TASK TO COMPLETE:
Reproduce verbatim the lines of the data from the one containing "In the scene" through the end of the data, both ends inclusive.

[Dataset items]
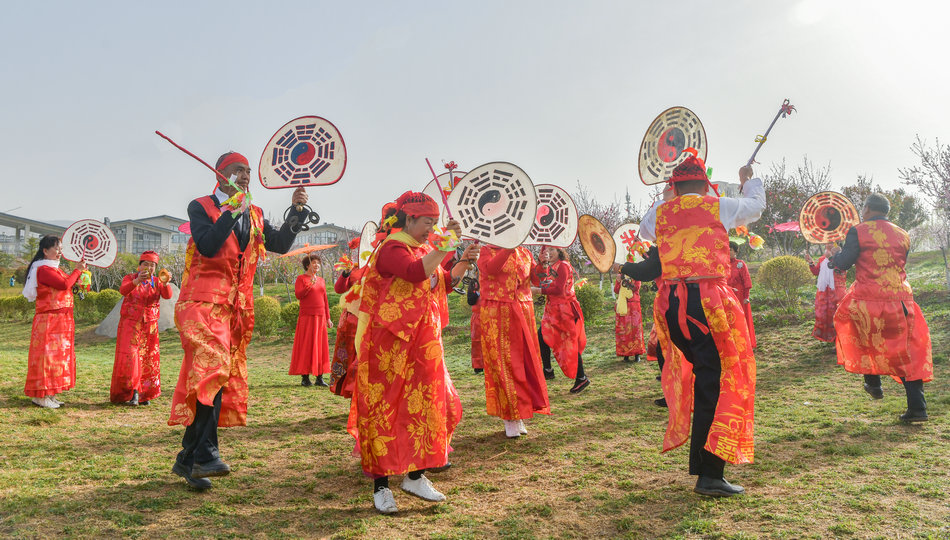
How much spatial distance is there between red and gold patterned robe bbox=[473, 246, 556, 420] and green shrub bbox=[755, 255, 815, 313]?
385 inches

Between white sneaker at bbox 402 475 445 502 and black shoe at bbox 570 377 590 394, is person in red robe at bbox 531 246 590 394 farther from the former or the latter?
white sneaker at bbox 402 475 445 502

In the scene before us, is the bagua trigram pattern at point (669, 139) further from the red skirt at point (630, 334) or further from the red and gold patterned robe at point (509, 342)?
the red skirt at point (630, 334)

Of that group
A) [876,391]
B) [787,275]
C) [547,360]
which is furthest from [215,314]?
[787,275]

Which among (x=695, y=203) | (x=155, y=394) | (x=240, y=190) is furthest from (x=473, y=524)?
(x=155, y=394)

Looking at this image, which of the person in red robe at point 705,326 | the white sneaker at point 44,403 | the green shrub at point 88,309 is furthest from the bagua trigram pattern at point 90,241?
the green shrub at point 88,309

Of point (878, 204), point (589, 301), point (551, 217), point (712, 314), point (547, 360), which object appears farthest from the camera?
point (589, 301)

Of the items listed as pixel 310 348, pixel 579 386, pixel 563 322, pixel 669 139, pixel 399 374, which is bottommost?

RESULT OF THE TASK:
In the scene before us, is the bagua trigram pattern at point (669, 139) further from the red skirt at point (630, 334) or further from the red and gold patterned robe at point (509, 342)?
the red skirt at point (630, 334)

Of that group
A) [876,391]
B) [787,275]
C) [547,360]
which is furthest from [215,314]?
[787,275]

Which among (x=695, y=203) | (x=155, y=394) | (x=240, y=190) is furthest from (x=473, y=524)?
(x=155, y=394)

Looking at this image, which of the person in red robe at point 705,326 | the white sneaker at point 44,403 | the green shrub at point 88,309 is furthest from the bagua trigram pattern at point 90,241?
the green shrub at point 88,309

Of point (878, 204), point (589, 301), point (551, 217), point (712, 314), point (547, 360), which object appears farthest from the camera?
point (589, 301)

Of the items listed as pixel 310 348, pixel 579 386, pixel 563 322, pixel 669 139, pixel 399 374, which is bottommost?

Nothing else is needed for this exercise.